8     The dissent, in contrast, advocates a definition of “information in an
agency’s personnel file” that operationalizes personnel’s other meaning. In
the dissent’s account, if information has any connection to the “everyday
work activities” of State employees, then those employees have a significant
privacy interest in it. See dissent at 9 (“UIPA’s text recognizes that State
employees retain a significant privacy interest in their everyday work
activities . . . .”)

        There are major problems with this approach.

      First, and most fundamentally, it is at odds with the plain text of HRS
§ 92F-14(b)(4), which uses “personnel” to refer to an agency’s human
resources department and not as a synonym for “employees.” HRS § 92F-
14(b)(4) recognizes a significant privacy interest in “[i]nformation in an
agency’s personnel file, or applications, nominations, recommendations, or
proposals for public employment or appointment to a governmental
position.” Personnel files, job applications, nominations, and proposals for
public employment are all things you would find in an agency’s HR
files. Nothing in the plain text of this provision suggests the legislature
is using “information in an agency’s personnel file” to refer to all
information about the day-to-day work of an agency’s personnel.

      Second, it makes no sense given the common understanding of the term
“personnel file,” which refers to a file that both: (1) is specific to a
particular person; and (2) contains a relatively narrow range of documents
that are used to identify, and make employment decisions about, the
particular employee they describe. See Dep’t of Air Force v. Rose, 425 U.S.
352, 377 (1976) (describing personnel files as containing personal data
about, for example where someone was born, the names of their parents, their
address history, and their educational records); see also Elkin Tribune, Inc.
v. Yadkin Cty. Bd. of Cty. Comm’rs, 417 S.E.2d 465, 466 (N.C. 1992)

Coordinate annotation entries
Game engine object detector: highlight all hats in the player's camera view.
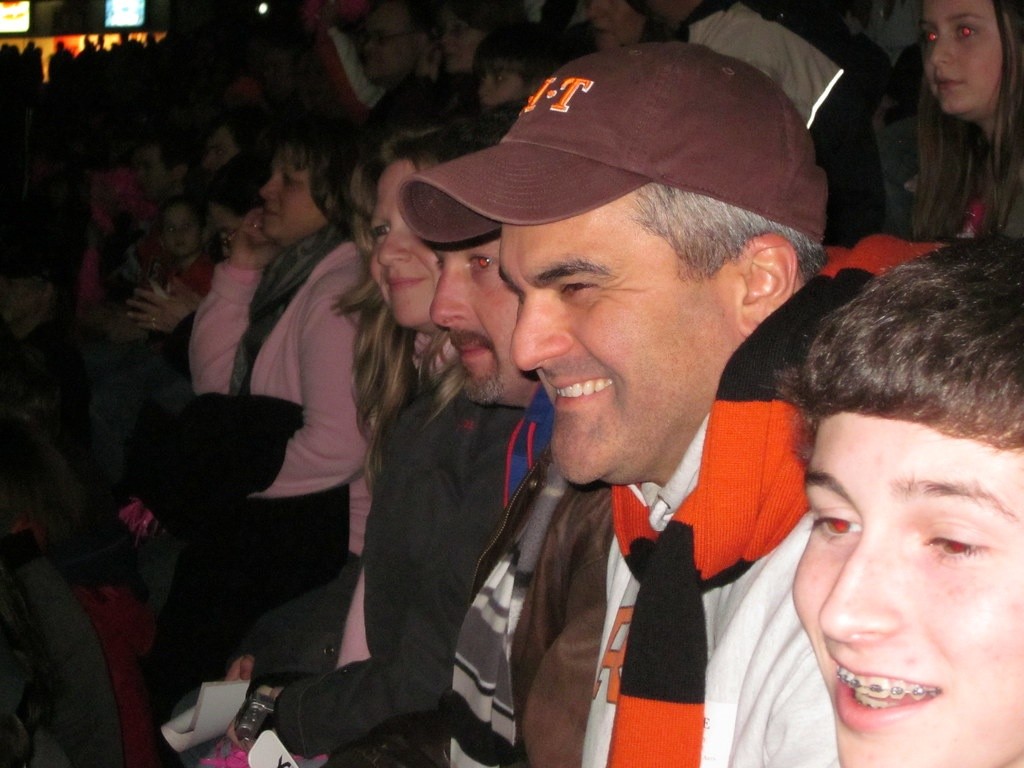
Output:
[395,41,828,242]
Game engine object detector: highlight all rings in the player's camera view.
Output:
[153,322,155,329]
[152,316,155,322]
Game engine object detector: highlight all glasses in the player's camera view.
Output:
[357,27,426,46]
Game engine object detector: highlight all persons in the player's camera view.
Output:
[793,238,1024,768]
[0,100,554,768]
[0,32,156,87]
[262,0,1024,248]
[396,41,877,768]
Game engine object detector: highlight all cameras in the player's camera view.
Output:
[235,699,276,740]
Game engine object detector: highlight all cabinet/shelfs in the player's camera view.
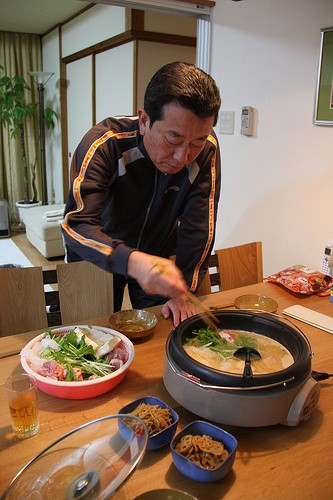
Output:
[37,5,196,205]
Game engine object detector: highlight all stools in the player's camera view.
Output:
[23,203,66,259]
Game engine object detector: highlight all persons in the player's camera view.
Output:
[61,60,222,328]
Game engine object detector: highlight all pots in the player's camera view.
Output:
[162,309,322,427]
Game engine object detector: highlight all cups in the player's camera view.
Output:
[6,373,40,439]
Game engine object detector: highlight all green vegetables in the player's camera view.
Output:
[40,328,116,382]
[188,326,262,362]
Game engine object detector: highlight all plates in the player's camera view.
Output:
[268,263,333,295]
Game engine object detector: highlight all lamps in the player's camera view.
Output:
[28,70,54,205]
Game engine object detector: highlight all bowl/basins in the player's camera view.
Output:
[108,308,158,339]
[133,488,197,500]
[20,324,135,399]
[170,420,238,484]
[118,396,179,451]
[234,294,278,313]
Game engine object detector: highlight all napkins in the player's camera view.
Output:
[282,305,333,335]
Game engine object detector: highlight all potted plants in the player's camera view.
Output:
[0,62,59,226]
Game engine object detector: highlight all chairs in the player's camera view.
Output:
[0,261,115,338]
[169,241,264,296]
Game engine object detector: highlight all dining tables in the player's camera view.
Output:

### [To-do list]
A. In the passage on the meaning of "personnel file," what does HRS § 92F-14(b)(4) use "personnel" to refer to?
B. Carry on the passage about the meaning of "personnel file" from its last line.

### [Responses per task]
A. An agency's human resources department.

B.
(observing that statutory definition of personnel file as “consist[ing] of
any information in any form gathered by the [employer] with respect to that
employee and, by way of illustration but not limitation, relating to his [or
her] application, selection or nonselection, performance, promotions,
demotions, transfers, suspension and other disciplinary actions, evaluation
forms, leave, salary, and termination of employment” comports with common
understanding of term “personnel file” (emphases added)); Oregonian Publ’g
Co. v. Portland Sch. Dist. No. 1J, 987 P.2d 480, 484 (Or. 1999) (en banc)
(observing that “‘personnel files’ would usually include information about
[an employee’s] education and qualifications for employment, job performance,
evaluations, disciplinary matters or other information useful in making
employment decisions regarding an employee”).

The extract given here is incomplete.